▶ _Text segment_:
Welcome to Cozy Wednesday! 

I am so excited to have Kate visit today as part of her Great Escapes Book Tour! 

Welcome, Kate! 

Tell us a little bit about yourself. I live in the Pacific Northwest and write multiple mystery series. All of my books are set here because I think it’s one of the most beautiful places on the planet and I love getting to share that with readers. I want readers to feel a deep sense of place when they read my books.

What are three things most people don’t know about you? I’m fluent in sign language. I cannot sing to save my life. I’m a total klutz. Not once, but twice I’ve tripped on the sidewalk and broken a bone.

What is the first book you remember reading? Little House on the Prairie. My mom read it out loud to me every night before bed. She ignited my passion for books and reading at a young age.

What are you reading now? Eleanor Oliphant is Completely Fine by Gail Honeyman. It’s a wonderful story about overcoming the past and finding a way to let love in. It’s heartbreaking at times, but equally uplifting. I highly recommend it!

What made you decide you want to write?  I wrote my first mystery in second grade, which my parents saved. I wrote poetry, songs, and essays throughout my early childhood and into my college years. I wrote dozens of terrible first drafts of books that will never see the light of day. It wasn’t until much later that I decided to take the plunge into writing mysteries.

Do you have a special place you like to write? I write in my office. I wish that I was the kind of writer who could go to a coffee shop or a bookstore to write, but I need complete focus when I’m writing. I get too distracted people watching anywhere other than my office. Plus, I usually end up walking around and talking to myself or acting out a scene when I’m working on a new manuscript. I might get some strange looks at a coffee shop.

Where do the ideas for your books come from? Everywhere! Honestly, no joke, I have stacks and stacks of scraps of paper, napkins, old receipts, with story ideas from the news, from friends, from listening to strangers on an airplane. Story ideas are everywhere. The issue is finding time to use them all.

▶ _Dataset rows_:
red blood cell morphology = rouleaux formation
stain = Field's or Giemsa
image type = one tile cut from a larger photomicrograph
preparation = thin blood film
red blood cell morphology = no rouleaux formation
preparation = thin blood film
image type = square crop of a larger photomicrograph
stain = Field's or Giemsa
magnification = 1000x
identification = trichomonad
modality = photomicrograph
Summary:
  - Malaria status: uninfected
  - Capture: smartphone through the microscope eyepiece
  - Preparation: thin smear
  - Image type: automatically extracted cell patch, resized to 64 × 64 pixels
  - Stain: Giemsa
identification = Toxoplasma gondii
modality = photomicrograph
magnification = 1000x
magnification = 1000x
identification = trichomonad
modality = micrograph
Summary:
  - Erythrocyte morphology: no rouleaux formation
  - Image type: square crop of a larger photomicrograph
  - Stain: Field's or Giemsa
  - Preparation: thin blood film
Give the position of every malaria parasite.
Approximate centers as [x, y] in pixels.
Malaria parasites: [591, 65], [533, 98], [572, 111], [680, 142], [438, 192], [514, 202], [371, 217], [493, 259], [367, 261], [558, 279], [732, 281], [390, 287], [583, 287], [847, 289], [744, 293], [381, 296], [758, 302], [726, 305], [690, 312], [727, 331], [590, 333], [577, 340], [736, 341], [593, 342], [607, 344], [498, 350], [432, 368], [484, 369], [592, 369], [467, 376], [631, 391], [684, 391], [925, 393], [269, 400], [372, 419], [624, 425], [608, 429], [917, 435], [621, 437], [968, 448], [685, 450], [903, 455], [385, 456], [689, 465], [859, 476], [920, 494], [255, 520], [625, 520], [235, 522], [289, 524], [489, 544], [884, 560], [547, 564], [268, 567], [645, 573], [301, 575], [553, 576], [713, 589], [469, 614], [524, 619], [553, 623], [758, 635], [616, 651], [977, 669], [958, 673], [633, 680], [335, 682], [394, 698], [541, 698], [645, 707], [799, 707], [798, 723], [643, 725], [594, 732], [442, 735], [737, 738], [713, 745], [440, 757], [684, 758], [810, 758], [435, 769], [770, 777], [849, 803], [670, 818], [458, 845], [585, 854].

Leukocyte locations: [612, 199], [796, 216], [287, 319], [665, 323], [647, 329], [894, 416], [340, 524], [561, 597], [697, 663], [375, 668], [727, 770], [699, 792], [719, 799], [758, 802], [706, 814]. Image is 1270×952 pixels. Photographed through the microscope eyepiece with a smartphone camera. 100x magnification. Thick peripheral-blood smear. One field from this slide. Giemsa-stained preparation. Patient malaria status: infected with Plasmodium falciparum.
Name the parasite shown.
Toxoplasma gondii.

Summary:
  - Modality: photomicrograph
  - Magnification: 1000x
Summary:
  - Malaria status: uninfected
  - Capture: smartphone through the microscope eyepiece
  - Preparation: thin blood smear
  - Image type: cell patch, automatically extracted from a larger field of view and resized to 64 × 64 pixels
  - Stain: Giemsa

▶ _Work to do_:
Resume the author interview, carrying on from its final sentence.

▶ _Result below_:
What books have most inspired you? Agatha Christie, Nancy Drew, and Trixie Belden—were all early influences, but I read everything. My dad taught English so he introduced me to Shakespeare, Jane Austen, and all of the classics. I love Ursula Le Guin, Willa Cather, Isak Dinesen. I could go on and on…

Is there anything about writing you find most challenging? Time! I constantly have story ideas and characters tapping at my head. I need more hours in the day.

What do you think makes a good story? Authenticity. Of course, readers will have to suspend some belief when it comes to murder, but I love to read and want to write stories that have depth and real characters who grow and evolve.

Which, of all your characters, do you think is the most like you? I think each of my protagonists have a piece of me in them. Touches of my real life experience come through in everything I write, and I’m glad that I get to share that with readers.

Why did you pick your particular genre? I think that mysteries are sometimes under-rated. They’re very cerebral. The reader has the same opportunity as the sleuth to piece together the clues and figure out whodunit. It’s all there on the page, as long as you don’t go astray down a red herring trail. I also think there’s something very satisfying about reading mysteries. In today’s world where everything feels out of control, there’s comfort in knowing that every book will bring closure and justice. Where good triumphs over evil.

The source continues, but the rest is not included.